TAREFA -
Responda, por favor, às perguntas sobre o texto da Pensão da Talidomida, que está abaixo:
(a) A partir de que data devem ter nascido as pessoas que têm direito ao benefício?
(b) Qual é o percentual do adicional que os beneficiários maiores de 35 anos podem receber sobre o valor da pensão?
(c) Com quais benefícios previdenciários regulares a pensão pode ser recebida?

TEXTO DO EXERCÍCIO -
Quem tem direito
O benefício é destinado às pessoas nascidas a partir de 1º de janeiro de 1957, data em que a substância passou a ser distribuída no Brasil, e que apresentem deformidades características da Síndrome da Talidomida. Para a concessão, é necessária a comprovação por meio de laudo médico-pericial, que avalia tanto a deficiência física quanto a incapacidade laboral decorrente da condição.
Cálculo do valor
A renda mensal é estabelecida conforme um sistema de pontos, que leva em consideração o grau de incapacidade e dependência da vítima. O valor final resulta da multiplicação da pontuação obtida pelo montante definido em portarias ministeriais, reajustado periodicamente segundo os critérios aplicados aos benefícios previdenciários.
Além disso, os beneficiários maiores de 35 anos, que comprovem dependência de terceiros e obtenham seis pontos ou mais na perícia médica, podem receber um adicional de 25% sobre o valor da pensão, nos termos do art. 13 da Medida Provisória nº 2.129-10/2001.
Acumulação com outros benefícios
Embora não seja possível acumular duas pensões especiais, a Pensão da Talidomida pode ser recebida junto com benefícios previdenciários regulares, como a pensão por morte, aposentadoria ou auxílio.
Importância social
Mais do que um benefício financeiro, a Pensão Especial da Talidomida é o reconhecimento do Estado pela demora em controlar a comercialização da substância e pelos impactos irreversíveis causados às famílias. Representa, portanto, um importante marco na história da responsabilidade estatal e na proteção da dignidade humana.

DADOS REGISTRADOS -

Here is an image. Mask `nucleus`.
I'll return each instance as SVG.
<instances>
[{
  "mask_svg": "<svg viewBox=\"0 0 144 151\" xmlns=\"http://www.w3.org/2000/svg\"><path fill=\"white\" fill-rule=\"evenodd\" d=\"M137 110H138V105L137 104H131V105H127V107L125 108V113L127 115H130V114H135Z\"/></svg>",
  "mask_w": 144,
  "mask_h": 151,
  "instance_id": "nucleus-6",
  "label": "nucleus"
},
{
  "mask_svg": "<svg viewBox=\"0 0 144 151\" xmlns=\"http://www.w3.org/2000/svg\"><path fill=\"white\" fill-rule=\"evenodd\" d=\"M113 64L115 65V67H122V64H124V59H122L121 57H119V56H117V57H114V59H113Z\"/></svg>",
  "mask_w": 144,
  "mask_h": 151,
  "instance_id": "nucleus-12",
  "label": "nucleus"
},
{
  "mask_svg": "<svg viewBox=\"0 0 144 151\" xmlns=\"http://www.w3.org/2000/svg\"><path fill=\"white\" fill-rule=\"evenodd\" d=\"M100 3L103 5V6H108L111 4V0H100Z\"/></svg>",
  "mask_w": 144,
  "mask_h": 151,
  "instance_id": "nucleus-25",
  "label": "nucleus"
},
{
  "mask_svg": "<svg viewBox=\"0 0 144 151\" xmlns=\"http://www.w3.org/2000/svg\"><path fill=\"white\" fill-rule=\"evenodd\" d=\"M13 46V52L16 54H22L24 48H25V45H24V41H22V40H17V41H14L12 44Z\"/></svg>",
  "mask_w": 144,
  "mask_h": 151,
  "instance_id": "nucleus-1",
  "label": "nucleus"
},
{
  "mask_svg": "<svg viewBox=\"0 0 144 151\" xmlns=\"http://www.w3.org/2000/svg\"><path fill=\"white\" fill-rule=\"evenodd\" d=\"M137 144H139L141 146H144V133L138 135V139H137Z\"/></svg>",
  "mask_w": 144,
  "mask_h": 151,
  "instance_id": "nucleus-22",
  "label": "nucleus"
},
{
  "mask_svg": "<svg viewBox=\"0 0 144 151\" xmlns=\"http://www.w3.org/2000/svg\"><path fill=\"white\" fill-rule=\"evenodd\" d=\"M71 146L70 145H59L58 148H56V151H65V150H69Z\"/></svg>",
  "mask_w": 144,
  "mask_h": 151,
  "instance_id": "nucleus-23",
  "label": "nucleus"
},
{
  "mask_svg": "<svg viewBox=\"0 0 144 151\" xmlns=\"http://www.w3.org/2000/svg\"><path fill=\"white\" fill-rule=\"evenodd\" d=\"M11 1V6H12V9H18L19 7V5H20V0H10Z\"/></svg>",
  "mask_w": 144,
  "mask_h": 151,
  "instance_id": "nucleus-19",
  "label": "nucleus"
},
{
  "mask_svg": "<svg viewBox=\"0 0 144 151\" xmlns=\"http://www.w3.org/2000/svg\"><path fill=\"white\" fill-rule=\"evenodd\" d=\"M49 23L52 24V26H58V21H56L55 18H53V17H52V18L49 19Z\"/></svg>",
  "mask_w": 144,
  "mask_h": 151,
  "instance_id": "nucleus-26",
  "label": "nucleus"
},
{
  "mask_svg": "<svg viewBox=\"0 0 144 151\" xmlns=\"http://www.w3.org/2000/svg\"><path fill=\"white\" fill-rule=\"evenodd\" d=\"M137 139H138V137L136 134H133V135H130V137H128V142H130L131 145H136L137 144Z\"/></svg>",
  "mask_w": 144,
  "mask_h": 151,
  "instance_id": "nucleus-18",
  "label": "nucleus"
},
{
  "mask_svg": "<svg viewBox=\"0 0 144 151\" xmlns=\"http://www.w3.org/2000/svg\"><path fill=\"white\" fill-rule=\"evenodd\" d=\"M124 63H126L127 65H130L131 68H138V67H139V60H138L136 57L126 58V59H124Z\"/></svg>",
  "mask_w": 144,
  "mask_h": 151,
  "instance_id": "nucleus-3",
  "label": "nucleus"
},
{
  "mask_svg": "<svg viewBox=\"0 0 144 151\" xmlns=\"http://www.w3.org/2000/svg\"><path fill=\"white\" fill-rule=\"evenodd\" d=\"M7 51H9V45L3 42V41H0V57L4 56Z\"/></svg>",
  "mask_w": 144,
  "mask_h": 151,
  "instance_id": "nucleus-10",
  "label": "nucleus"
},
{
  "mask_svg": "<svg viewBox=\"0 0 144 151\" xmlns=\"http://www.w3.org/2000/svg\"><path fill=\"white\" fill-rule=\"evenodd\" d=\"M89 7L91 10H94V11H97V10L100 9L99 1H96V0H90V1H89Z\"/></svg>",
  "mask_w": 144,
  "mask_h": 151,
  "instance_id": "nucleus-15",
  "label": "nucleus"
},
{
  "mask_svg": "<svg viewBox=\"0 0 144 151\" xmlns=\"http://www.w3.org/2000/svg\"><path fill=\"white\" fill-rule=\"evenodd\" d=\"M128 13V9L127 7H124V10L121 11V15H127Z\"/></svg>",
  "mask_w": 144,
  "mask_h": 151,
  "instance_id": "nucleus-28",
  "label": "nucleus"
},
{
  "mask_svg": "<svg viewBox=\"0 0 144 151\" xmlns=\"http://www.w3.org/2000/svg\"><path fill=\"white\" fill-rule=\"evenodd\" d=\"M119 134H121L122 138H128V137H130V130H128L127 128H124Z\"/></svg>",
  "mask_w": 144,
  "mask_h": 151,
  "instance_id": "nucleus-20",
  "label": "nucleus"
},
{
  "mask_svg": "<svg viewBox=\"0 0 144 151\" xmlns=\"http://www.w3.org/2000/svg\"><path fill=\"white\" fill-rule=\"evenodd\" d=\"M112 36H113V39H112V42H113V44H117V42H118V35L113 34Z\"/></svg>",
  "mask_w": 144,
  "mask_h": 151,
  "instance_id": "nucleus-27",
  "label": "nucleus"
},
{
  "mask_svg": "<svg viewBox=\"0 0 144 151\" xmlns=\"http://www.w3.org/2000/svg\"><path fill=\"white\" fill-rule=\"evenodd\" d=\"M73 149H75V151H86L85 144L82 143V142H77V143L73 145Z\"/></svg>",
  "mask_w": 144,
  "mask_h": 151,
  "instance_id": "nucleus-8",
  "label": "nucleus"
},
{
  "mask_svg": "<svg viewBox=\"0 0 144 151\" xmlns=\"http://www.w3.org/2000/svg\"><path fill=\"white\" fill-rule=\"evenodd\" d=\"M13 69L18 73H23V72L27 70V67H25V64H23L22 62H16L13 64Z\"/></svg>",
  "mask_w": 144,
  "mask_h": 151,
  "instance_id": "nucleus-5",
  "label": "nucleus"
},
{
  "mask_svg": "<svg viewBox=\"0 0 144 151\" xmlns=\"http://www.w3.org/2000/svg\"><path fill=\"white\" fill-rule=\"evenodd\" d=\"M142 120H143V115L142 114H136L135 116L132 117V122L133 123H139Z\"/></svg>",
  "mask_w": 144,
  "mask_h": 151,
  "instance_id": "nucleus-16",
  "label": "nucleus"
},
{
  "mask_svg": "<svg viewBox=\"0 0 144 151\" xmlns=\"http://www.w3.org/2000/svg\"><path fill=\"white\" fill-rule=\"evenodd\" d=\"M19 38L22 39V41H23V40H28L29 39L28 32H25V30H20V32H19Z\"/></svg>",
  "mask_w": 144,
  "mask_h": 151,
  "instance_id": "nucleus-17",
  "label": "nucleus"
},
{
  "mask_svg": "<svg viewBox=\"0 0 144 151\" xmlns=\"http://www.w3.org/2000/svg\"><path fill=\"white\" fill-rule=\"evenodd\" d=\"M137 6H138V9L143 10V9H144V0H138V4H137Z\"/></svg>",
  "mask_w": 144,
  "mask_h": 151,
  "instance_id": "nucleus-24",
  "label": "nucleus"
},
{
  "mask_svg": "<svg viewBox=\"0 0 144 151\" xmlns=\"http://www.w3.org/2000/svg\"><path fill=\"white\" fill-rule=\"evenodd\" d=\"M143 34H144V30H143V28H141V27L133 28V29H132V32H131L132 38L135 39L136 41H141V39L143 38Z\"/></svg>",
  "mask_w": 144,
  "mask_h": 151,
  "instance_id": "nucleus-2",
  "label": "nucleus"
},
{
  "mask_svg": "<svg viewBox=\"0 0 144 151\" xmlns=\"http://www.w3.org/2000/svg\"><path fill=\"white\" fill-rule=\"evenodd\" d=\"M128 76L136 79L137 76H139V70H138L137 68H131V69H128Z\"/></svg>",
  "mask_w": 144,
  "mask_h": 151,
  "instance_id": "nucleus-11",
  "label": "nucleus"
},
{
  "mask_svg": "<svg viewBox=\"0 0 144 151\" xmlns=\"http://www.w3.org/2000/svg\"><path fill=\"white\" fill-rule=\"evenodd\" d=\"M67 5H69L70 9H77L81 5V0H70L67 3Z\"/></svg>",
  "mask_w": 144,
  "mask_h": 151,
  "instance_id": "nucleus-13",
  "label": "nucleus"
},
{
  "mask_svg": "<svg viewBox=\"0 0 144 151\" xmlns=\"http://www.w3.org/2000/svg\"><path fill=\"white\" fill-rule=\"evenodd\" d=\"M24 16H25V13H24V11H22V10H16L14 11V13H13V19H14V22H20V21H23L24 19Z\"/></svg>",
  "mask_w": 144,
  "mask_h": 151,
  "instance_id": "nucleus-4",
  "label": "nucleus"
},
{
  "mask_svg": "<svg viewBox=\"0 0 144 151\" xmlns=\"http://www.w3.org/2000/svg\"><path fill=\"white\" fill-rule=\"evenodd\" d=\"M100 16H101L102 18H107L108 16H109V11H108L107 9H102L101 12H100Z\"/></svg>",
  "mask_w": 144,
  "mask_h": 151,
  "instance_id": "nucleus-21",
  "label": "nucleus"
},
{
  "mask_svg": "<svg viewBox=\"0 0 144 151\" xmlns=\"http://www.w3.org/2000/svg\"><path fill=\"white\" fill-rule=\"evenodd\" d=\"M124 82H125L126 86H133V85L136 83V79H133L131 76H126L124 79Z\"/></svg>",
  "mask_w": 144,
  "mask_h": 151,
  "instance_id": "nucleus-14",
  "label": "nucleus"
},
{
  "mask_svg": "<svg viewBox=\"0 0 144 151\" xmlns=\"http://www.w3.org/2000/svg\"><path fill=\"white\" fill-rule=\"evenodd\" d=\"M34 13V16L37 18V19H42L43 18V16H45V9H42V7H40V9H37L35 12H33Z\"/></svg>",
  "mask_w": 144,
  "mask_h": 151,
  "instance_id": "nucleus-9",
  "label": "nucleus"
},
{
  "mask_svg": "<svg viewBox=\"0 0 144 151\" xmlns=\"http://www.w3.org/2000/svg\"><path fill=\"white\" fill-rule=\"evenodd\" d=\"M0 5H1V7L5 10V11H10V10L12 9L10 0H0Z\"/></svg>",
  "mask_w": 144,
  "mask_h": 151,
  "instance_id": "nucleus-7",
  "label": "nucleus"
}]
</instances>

RESPOSTA -
(a) A partir de 1º de janeiro de 1957.
(b) 25%.
(c) Pensão por morte, aposentadoria ou auxílio.